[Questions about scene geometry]
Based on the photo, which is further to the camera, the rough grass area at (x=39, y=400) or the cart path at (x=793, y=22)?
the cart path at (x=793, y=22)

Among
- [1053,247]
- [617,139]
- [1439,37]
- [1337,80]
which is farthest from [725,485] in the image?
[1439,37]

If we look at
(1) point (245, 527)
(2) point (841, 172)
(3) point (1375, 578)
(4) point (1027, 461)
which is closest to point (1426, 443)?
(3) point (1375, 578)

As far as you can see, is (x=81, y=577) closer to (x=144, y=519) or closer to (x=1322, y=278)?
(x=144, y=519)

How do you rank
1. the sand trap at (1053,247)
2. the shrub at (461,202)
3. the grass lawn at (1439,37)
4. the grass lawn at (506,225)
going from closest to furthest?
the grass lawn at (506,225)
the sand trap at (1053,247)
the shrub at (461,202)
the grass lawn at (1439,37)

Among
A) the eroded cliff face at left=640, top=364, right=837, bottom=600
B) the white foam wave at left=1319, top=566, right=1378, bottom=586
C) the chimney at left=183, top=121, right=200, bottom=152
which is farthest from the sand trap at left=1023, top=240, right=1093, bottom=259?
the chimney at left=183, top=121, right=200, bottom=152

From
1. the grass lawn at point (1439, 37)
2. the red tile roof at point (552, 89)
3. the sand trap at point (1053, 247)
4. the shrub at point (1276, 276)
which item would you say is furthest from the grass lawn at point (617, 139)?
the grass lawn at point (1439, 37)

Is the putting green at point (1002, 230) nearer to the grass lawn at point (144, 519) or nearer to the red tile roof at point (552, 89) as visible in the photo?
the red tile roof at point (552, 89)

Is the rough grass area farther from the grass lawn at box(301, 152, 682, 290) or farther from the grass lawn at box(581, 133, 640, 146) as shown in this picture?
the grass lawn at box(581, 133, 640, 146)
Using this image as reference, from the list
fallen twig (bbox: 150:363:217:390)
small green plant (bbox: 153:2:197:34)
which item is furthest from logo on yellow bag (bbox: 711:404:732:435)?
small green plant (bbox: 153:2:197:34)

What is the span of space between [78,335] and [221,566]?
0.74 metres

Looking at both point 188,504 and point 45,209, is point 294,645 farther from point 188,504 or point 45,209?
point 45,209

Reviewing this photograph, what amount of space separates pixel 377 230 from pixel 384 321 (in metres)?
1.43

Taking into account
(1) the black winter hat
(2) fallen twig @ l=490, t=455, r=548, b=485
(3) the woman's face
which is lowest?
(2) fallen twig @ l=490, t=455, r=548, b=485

#### [Exercise directions]
Quote the items from the line containing "Is the rough" through the end of the items.

#### [The answer]
Is the rough grass area farther from the grass lawn at box(301, 152, 682, 290) or farther from the grass lawn at box(581, 133, 640, 146) as shown in this picture?
the grass lawn at box(581, 133, 640, 146)
Using this image as reference, from the list
fallen twig (bbox: 150:363:217:390)
small green plant (bbox: 153:2:197:34)
which item is furthest from logo on yellow bag (bbox: 711:404:732:435)?
small green plant (bbox: 153:2:197:34)

What is the span of space between [78,335] and [221,566]?
0.74 metres

Looking at both point 188,504 and point 45,209, is point 294,645 farther from point 188,504 or point 45,209?
point 45,209

Reviewing this photograph, what amount of space separates pixel 377 230 from pixel 384 321 (in metres)?
1.43

Taking into account
(1) the black winter hat
(2) fallen twig @ l=490, t=455, r=548, b=485
(3) the woman's face
which is lowest?
(2) fallen twig @ l=490, t=455, r=548, b=485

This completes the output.